Depending on the community, specific wild trees may also be claimed by families through a series of collectively recognised actions. These may be sago trees whose pith are harvested and processed into starch that is the staple of hunter-gatherer communities; or timber trees of superior quality; or trees who like to host beehive colonies; or trees that are producers of fruits, dyes, resins, oils, or fibres.
Beyond the collections of familial rights, lie the vast communal property i.e., the virgin forest where hunting and trapping activities are carried out; plants are harvested for food, medicines and other household needs; and timber of superior quality is sought for housing, boat and construction materials. Water bodies, including lakes, rivers and seas, may also be communally owned or managed.

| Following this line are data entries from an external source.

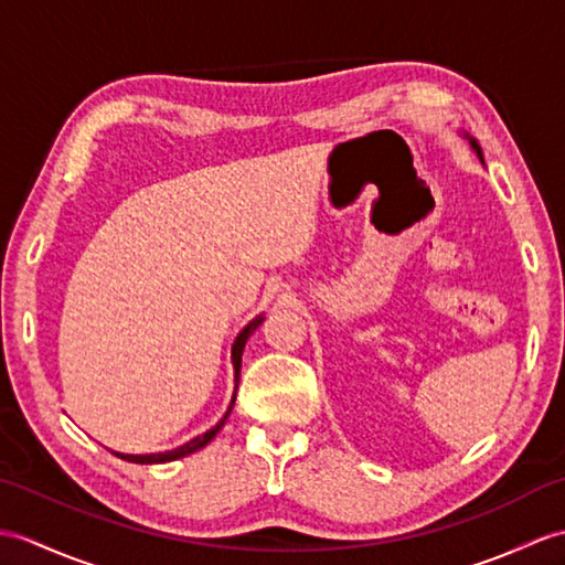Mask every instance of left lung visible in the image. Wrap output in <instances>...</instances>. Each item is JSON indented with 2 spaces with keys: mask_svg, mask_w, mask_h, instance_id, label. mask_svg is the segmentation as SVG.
<instances>
[{
  "mask_svg": "<svg viewBox=\"0 0 565 565\" xmlns=\"http://www.w3.org/2000/svg\"><path fill=\"white\" fill-rule=\"evenodd\" d=\"M471 141V147H475V151H477V156H479V161L483 163V156H481V149H479V143L475 141V139H469Z\"/></svg>",
  "mask_w": 565,
  "mask_h": 565,
  "instance_id": "left-lung-1",
  "label": "left lung"
}]
</instances>
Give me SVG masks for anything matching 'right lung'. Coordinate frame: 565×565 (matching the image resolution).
<instances>
[{"label": "right lung", "mask_w": 565, "mask_h": 565, "mask_svg": "<svg viewBox=\"0 0 565 565\" xmlns=\"http://www.w3.org/2000/svg\"><path fill=\"white\" fill-rule=\"evenodd\" d=\"M262 315L259 318H255L250 324L245 327V330L238 334V339H235V344H233V365H235V387H238V380H241V361H243V349H245V344H247V339H250V334L257 330V327L262 324ZM233 402H235V395H233ZM233 402H231V406H228V412L223 414V418L221 422L212 428V430H206L204 436H196L194 440H190V443H185V445H180V448H175V450H168V452H156V455H122V452H115L117 457H122V460H127V462H135V465H161V462H173V460H180V457H185V455H192V452H196L200 448H204L206 443H212V438L216 436V433L221 430V426L226 424V418H228V414H231V409H233Z\"/></svg>", "instance_id": "add662e5"}]
</instances>
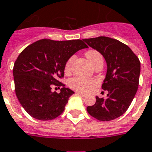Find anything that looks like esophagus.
Masks as SVG:
<instances>
[{
    "label": "esophagus",
    "mask_w": 152,
    "mask_h": 152,
    "mask_svg": "<svg viewBox=\"0 0 152 152\" xmlns=\"http://www.w3.org/2000/svg\"><path fill=\"white\" fill-rule=\"evenodd\" d=\"M76 93L77 95H80V96H83V97L86 96V95L84 94V93H82V92H80V91H76Z\"/></svg>",
    "instance_id": "esophagus-1"
}]
</instances>
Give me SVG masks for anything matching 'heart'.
Wrapping results in <instances>:
<instances>
[{
  "instance_id": "heart-1",
  "label": "heart",
  "mask_w": 152,
  "mask_h": 152,
  "mask_svg": "<svg viewBox=\"0 0 152 152\" xmlns=\"http://www.w3.org/2000/svg\"><path fill=\"white\" fill-rule=\"evenodd\" d=\"M87 59L88 61L95 66L97 63L99 62H104V59L100 53L96 50H89L85 53ZM75 56H72L68 58L66 61L65 65H64V72L65 73L69 74L72 71V64L75 61ZM96 84V81L92 79L84 78V77H79L76 76L72 78L70 80L68 81V86L70 87L72 89H73L75 91H81V92H86L91 87H93L95 84Z\"/></svg>"
}]
</instances>
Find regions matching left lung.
I'll list each match as a JSON object with an SVG mask.
<instances>
[{"label": "left lung", "mask_w": 152, "mask_h": 152, "mask_svg": "<svg viewBox=\"0 0 152 152\" xmlns=\"http://www.w3.org/2000/svg\"><path fill=\"white\" fill-rule=\"evenodd\" d=\"M90 47L101 53L107 62L106 77L102 89L107 98L96 97L94 105L88 106V114L99 121H110L126 112L137 91L140 62L127 45L113 38L99 37L84 39Z\"/></svg>", "instance_id": "1"}]
</instances>
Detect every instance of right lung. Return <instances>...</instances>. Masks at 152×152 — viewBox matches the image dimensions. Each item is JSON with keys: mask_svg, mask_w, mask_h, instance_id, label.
I'll return each instance as SVG.
<instances>
[{"mask_svg": "<svg viewBox=\"0 0 152 152\" xmlns=\"http://www.w3.org/2000/svg\"><path fill=\"white\" fill-rule=\"evenodd\" d=\"M88 46L82 40H53L42 39L22 51L13 66L15 91L20 104L39 120H51L64 111L74 91L61 83L68 58ZM62 86L61 92L51 88Z\"/></svg>", "mask_w": 152, "mask_h": 152, "instance_id": "add662e5", "label": "right lung"}]
</instances>
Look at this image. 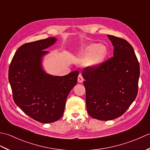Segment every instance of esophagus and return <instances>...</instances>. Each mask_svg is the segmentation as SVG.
<instances>
[{"instance_id":"1","label":"esophagus","mask_w":150,"mask_h":150,"mask_svg":"<svg viewBox=\"0 0 150 150\" xmlns=\"http://www.w3.org/2000/svg\"><path fill=\"white\" fill-rule=\"evenodd\" d=\"M83 80H84V79H83V77H82V74H79V76H78V79H77V81H78V82H79V83H82V82H83Z\"/></svg>"}]
</instances>
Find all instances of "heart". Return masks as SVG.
I'll return each instance as SVG.
<instances>
[{
  "label": "heart",
  "mask_w": 150,
  "mask_h": 150,
  "mask_svg": "<svg viewBox=\"0 0 150 150\" xmlns=\"http://www.w3.org/2000/svg\"><path fill=\"white\" fill-rule=\"evenodd\" d=\"M107 50L103 46L97 44H91L85 47V50L79 57L82 62L87 61L91 66H97L103 62L106 55Z\"/></svg>",
  "instance_id": "obj_1"
}]
</instances>
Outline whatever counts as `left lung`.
I'll list each match as a JSON object with an SVG mask.
<instances>
[{
	"instance_id": "left-lung-1",
	"label": "left lung",
	"mask_w": 150,
	"mask_h": 150,
	"mask_svg": "<svg viewBox=\"0 0 150 150\" xmlns=\"http://www.w3.org/2000/svg\"><path fill=\"white\" fill-rule=\"evenodd\" d=\"M114 47L113 57L95 67L82 70L85 79L87 111L95 119L113 120L120 117L138 93L140 66L128 41L108 35Z\"/></svg>"
}]
</instances>
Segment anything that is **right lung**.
I'll return each mask as SVG.
<instances>
[{"label":"right lung","instance_id":"obj_1","mask_svg":"<svg viewBox=\"0 0 150 150\" xmlns=\"http://www.w3.org/2000/svg\"><path fill=\"white\" fill-rule=\"evenodd\" d=\"M49 37L26 43L16 51L9 67L8 79L14 102L24 112L42 123L62 116L70 91L77 82L78 71L64 76L47 74L42 67L45 49L56 42Z\"/></svg>","mask_w":150,"mask_h":150}]
</instances>
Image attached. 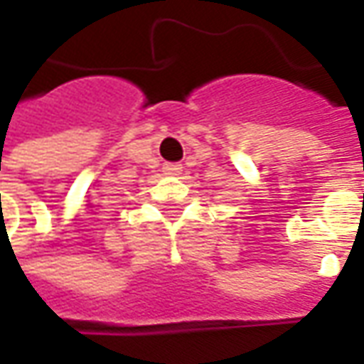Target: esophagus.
Here are the masks:
<instances>
[{
	"label": "esophagus",
	"mask_w": 364,
	"mask_h": 364,
	"mask_svg": "<svg viewBox=\"0 0 364 364\" xmlns=\"http://www.w3.org/2000/svg\"><path fill=\"white\" fill-rule=\"evenodd\" d=\"M183 171L181 164H164V173L171 175V177H177V175Z\"/></svg>",
	"instance_id": "obj_1"
}]
</instances>
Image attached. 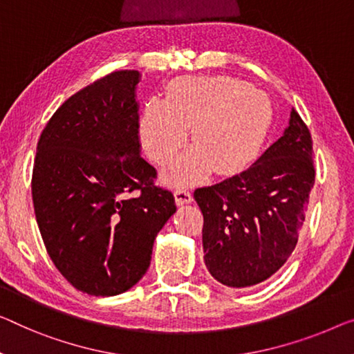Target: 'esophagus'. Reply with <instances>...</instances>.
<instances>
[{
  "instance_id": "34e87169",
  "label": "esophagus",
  "mask_w": 354,
  "mask_h": 354,
  "mask_svg": "<svg viewBox=\"0 0 354 354\" xmlns=\"http://www.w3.org/2000/svg\"><path fill=\"white\" fill-rule=\"evenodd\" d=\"M175 202L179 207H183V205H187L192 202V194L186 191V189H178L175 192Z\"/></svg>"
}]
</instances>
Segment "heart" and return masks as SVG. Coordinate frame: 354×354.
<instances>
[{"instance_id": "heart-1", "label": "heart", "mask_w": 354, "mask_h": 354, "mask_svg": "<svg viewBox=\"0 0 354 354\" xmlns=\"http://www.w3.org/2000/svg\"><path fill=\"white\" fill-rule=\"evenodd\" d=\"M270 122V100L241 79L186 76L168 86L167 98H147L140 136L147 156L163 163L181 149L192 127L195 147L163 171L173 186H189L211 168L219 175L241 170L259 151Z\"/></svg>"}]
</instances>
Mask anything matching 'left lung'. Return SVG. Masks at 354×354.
I'll return each mask as SVG.
<instances>
[{
    "instance_id": "8db88e82",
    "label": "left lung",
    "mask_w": 354,
    "mask_h": 354,
    "mask_svg": "<svg viewBox=\"0 0 354 354\" xmlns=\"http://www.w3.org/2000/svg\"><path fill=\"white\" fill-rule=\"evenodd\" d=\"M313 184L312 135L292 108L281 138L250 168L194 192L211 277L250 288L275 275L297 245Z\"/></svg>"
}]
</instances>
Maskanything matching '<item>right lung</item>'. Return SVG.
Returning <instances> with one entry per match:
<instances>
[{
	"instance_id": "right-lung-1",
	"label": "right lung",
	"mask_w": 354,
	"mask_h": 354,
	"mask_svg": "<svg viewBox=\"0 0 354 354\" xmlns=\"http://www.w3.org/2000/svg\"><path fill=\"white\" fill-rule=\"evenodd\" d=\"M140 71H114L73 95L39 136L31 179L46 250L79 291L118 295L143 278L176 211L141 157Z\"/></svg>"
}]
</instances>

For communities who historically did not engage in agriculture, such as the Batek of Peninsular Malaysia and the Penan of Sarawak, their territories would consist entirely of forested areas. Their hunting, fishing and gathering activities will be based upon the seasonal cycles of plant harvesting, wild tree fruiting and movements of wildlife, relocating around three to four times annually within their territories.Last but not least, indigenous customary territories also naturally harbour special niches of great spiritual significance. These areas may consist of naturally occurring geographical features, from mountains, hills to rocks, boulders, caves and swamps; water bodies; and burial grounds.
Conclusion: Abandoning the language of ignorance
The violations of the indigenous customary land rights around the world have often taken place within a language that constantly attempts to ignore the organised, efficient, rational and sustainable use of land, forests and natural resources of indigenous peoples. This ignorance is dangerous for both the community and the world at large. The industrialised world has so much to learn from them; the last ones still standing against its unrestrained exploitation of ecosystems and communities, just so private wealth could be hoarded for the few.
Today, the indigenous way of life continues to be suggested as unproductive and wasteful, lacking in long-term planning and strategy. A favourite insinuation of Malaysian bureaucrats and politicians is the use of tanah rayau or literally, roaming land, to describe the indigenous communal forest. This term is in fact absent in the vocabulary of all indigenous languages. It is deeply racist and offensive. Unfortunately, it has been used so liberally, openly and repeatedly; even those with good intentions may begin to adopt its usage.
No community in history could ever survive by roaming aimlessly, lest they would have perished. In fact, it is the modern, industrialised world that is deeply disorganised, inefficient, irrational and unsustainable. We are unproductive because we are wasteful. Our greed roams aimlessly in seek of infinite growth and profits, lacking in any long-term planning and strategy for our future generations.
Although we have yet to perish, it sure does look like we are getting there soon enough.